◆ **Stated exercise**
Reproduce the records verbatim, starting at the line that contains "Sort these by" and ending at the final line of the records, with both of those lines included.

(Data records)
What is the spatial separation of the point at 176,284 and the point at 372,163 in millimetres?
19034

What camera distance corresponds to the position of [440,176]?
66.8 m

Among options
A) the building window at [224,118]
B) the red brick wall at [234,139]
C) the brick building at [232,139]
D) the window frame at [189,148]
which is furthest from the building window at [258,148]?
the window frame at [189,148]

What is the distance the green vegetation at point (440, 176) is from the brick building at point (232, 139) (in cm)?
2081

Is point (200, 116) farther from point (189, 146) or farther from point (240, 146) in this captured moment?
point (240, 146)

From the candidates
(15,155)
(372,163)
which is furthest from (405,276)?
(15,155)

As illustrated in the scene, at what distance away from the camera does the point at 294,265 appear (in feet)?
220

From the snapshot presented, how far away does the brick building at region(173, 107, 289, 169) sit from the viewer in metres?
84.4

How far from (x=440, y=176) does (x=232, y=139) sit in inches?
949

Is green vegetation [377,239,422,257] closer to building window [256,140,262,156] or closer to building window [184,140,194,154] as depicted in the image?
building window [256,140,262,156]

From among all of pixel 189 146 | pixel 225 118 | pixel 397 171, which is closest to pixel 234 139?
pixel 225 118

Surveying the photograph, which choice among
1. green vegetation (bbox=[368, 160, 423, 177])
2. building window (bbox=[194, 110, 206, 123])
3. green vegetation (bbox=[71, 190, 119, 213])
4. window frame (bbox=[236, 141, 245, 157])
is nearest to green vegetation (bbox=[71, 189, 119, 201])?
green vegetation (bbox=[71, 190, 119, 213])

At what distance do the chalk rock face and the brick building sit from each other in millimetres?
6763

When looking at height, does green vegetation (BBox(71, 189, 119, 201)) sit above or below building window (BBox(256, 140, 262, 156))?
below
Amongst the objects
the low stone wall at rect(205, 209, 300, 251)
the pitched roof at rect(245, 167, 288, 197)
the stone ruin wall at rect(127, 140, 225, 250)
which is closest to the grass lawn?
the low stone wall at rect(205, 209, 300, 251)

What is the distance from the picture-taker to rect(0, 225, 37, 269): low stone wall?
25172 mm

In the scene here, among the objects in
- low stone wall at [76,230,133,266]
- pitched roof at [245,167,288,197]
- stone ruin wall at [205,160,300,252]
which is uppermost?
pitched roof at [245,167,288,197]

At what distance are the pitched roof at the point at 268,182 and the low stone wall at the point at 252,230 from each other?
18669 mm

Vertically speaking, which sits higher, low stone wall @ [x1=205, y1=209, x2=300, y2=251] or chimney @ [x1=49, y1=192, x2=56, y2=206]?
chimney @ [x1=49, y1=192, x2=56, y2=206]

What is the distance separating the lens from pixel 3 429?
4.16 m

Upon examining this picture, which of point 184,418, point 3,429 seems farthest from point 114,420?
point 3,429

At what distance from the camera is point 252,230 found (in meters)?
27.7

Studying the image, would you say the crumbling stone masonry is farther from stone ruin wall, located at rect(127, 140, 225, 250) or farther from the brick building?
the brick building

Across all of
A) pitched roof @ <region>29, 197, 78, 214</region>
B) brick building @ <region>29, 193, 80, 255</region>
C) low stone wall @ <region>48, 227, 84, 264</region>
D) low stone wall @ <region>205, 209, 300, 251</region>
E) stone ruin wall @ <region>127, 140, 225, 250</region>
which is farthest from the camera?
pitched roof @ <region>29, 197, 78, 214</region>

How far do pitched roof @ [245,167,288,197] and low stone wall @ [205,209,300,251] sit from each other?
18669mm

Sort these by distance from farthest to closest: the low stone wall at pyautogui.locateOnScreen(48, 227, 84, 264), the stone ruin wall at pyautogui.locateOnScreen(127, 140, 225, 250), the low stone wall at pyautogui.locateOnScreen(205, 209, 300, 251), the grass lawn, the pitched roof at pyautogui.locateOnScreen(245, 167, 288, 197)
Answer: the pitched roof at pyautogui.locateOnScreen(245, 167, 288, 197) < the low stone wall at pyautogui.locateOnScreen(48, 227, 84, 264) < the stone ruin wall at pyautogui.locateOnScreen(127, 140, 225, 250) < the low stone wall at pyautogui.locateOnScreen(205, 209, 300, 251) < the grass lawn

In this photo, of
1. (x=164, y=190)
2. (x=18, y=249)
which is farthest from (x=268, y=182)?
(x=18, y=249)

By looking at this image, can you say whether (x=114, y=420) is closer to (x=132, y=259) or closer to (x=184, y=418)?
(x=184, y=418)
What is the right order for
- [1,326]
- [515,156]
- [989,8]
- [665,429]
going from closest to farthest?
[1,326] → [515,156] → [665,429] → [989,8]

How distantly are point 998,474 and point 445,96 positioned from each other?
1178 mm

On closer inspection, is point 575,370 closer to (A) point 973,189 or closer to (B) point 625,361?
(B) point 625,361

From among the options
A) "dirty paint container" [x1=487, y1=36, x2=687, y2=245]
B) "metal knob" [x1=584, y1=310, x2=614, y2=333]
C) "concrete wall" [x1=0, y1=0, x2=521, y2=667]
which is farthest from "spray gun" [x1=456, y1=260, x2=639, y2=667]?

◆ **Exercise output**
Sort these by distance from farthest to closest: the low stone wall at pyautogui.locateOnScreen(48, 227, 84, 264), the stone ruin wall at pyautogui.locateOnScreen(127, 140, 225, 250), the low stone wall at pyautogui.locateOnScreen(205, 209, 300, 251), the grass lawn, the pitched roof at pyautogui.locateOnScreen(245, 167, 288, 197)
Answer: the pitched roof at pyautogui.locateOnScreen(245, 167, 288, 197) < the low stone wall at pyautogui.locateOnScreen(48, 227, 84, 264) < the stone ruin wall at pyautogui.locateOnScreen(127, 140, 225, 250) < the low stone wall at pyautogui.locateOnScreen(205, 209, 300, 251) < the grass lawn

In this photo, of
1. (x=164, y=190)
2. (x=18, y=249)
which is farthest from (x=268, y=182)?
(x=18, y=249)

By looking at this image, can you say whether (x=114, y=420) is closer to (x=132, y=259) or closer to (x=184, y=418)?
(x=184, y=418)
What is the right order for
- [1,326]
- [515,156]
- [989,8]
- [665,429]
going from closest to farthest?
[1,326] → [515,156] → [665,429] → [989,8]

How distantly are point 998,474 and point 445,96 positioned from each other?
1178 mm

On closer inspection, is point 575,370 closer to (A) point 973,189 or closer to (B) point 625,361?
(B) point 625,361

From among the options
A) "dirty paint container" [x1=487, y1=36, x2=687, y2=245]
B) "metal knob" [x1=584, y1=310, x2=614, y2=333]
C) "concrete wall" [x1=0, y1=0, x2=521, y2=667]
which is farthest from "spray gun" [x1=456, y1=260, x2=639, y2=667]?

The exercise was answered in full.